Document passage >>
-- Opening Marker --

Additionally, the response of a monitor to RGB signals is
essentially linear in contrast to the response of media to a CMYK
printing process. Also, user-accessible adjustments, e.g., contrast
and brightness, and various ambient lighting conditions make it
unlikely that the viewed image will represent the printed image.
Embodiments of the present invention enable a user to adjust the
RGB gamma curves of a computer monitor to standardized settings
compensated for ambient lighting.
As found in FIG. 1, the calibrator 10 in accordance with the
present invention is primarily comprised of a set of RGB monitor
sensors 14 for displaying the red, green and blue and intensities
emitted from the computer monitor 12, a set of RGB ambient sensors
16 for displaying the red, green and blue intensities of ambient
illumination, a compensator 18 for individually compensating
signals from the monitor sensors 14 with signals from the ambient
sensors 16 and a set of RGB intensity displays 20 individually
indicating compensated RGB signals from the compensator 18. The RGB
monitor sensors 14 are comprised of three individual sensors, a
first red sensor 22 sensitive to red illumination, a second green
sensor 24 sensitive to green illumination and a third blue sensor
26 sensitive to blue illumination. Each sensor uses a photocell,
respectively 28, 30 and 32, to convert illumination into an
electrical signal. In a preferred embodiment, cadium sulfide
photocells are used that are sensitive to illumination throughout
the visible spectrum from 400 to 700 m.mu., i.e., red, green and
blue, as shown in FIG. 2 which shows the photocell response.
Therefore, to provide individual indications for red, green and
blue, filters are added to block wavelengths that are not desired
as shown in FIG. 3 which shows the filter response of Wratten
filters used in a preferred embodiment. A red filter 34,
predominantly passing red illumination and blocking other light, is
placed in front of the first photocell 28 making the electrical
signal from the photocell 28 indicate only red illumination.

-- Closing Marker --

Your tasks >>
a. In the monitor calibrator passage, why are filters added in front of the photocells? Answer in one to three sentences.
b. Answer these questions from the monitor calibrator passage:
(i) Of how many individual sensors are the RGB monitor sensors composed?
(ii) With which signals does the compensator individually compensate the signals from the monitor sensors?
(iii) In front of which photocell is the red filter placed?

Data listing >>
-- Opening Marker --

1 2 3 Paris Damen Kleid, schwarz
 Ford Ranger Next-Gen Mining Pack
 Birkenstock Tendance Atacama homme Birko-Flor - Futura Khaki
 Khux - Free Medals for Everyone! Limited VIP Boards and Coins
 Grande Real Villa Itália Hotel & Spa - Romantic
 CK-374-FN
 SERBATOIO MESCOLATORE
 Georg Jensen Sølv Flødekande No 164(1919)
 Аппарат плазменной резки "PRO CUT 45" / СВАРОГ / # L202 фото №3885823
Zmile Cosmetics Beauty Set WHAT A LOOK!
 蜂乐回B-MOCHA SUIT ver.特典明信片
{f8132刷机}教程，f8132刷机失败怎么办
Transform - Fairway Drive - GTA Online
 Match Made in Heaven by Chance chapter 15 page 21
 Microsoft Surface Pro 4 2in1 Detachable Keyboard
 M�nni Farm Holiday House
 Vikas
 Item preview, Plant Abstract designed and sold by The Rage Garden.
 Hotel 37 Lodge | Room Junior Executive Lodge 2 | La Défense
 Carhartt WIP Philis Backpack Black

-- Closing Marker --

Your responses >>
a. The photocells used in the preferred embodiment respond to illumination across the whole visible spectrum, including red, green, and blue. Filters are therefore added to block the undesired wavelengths, so that each sensor gives an individual indication for red, green, or blue.

b.
(i) Three: a red sensor, a green sensor, and a blue sensor.
(ii) With signals from the ambient sensors.
(iii) In front of the first photocell, 28.